The advocacy group People for the Ethical Treatment of Animals urged the Solano County sheriff on Thursday to investigate a man suspected of starving a three-year-old horse to death, according to the Virginia-based organization.
The California Horse Racing Board is also investigating the death of Tiz Willow, a female thoroughbred in the care of Gustavo Medina, but PETA believes Medina should face criminal charges.
When questioned in a June 2 meeting of the CHRB about Tiz Willow's death, Medina said the other horses at the ranch it resided at would not let it eat.

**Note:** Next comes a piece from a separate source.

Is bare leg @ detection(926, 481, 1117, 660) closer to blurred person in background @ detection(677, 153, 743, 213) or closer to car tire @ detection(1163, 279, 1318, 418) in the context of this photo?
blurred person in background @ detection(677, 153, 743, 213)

However, he had nearly two months to address the problem, according to the CHRB.
When given the opportunity to defend himself, he "had little to say and no witnesses," CHRB documents indicate.
Medina had no closing argument, but when he was prompted by CHRB stewards for a response, mumbled "I'm sorry."
The CHRB determined in prior meetings that Tiz Willow died in a stall at Golden Gate Fields in Albany in January, according to PETA.
The horse had been moved from the track on Dec. 3, 2018, to a ranch near Vallejo, and then returned to the track on Jan. 23. It died two days later, PETA said.
A necropsy revealed the horse's cause of death was malnutrition, according to PETA.
"While Medina should certainly be found ineligible to participate in horse racing, administrative penalties imposed by the CHRB shouldn't supplant a criminal investigation," PETA attorney Elisabeth Custalow said.
"If Medina failed so egregiously to provide Tiz Willow with enough basic nutrition to keep her alive, there's a concern that other horses in his custody could also be at risk, so their condition needs to be investigated," Custalow said.
Tiz Willow raced four times in 2018 as a 2-year-old -- at Del Mar, The Big Fresno Fair, and Golden Gate Fields. It was trained by Gary Stute and owned by him, Al Navarro, and Steve Sanora, according to PETA.
Investigators with Solano County were not immediately available to discuss the case.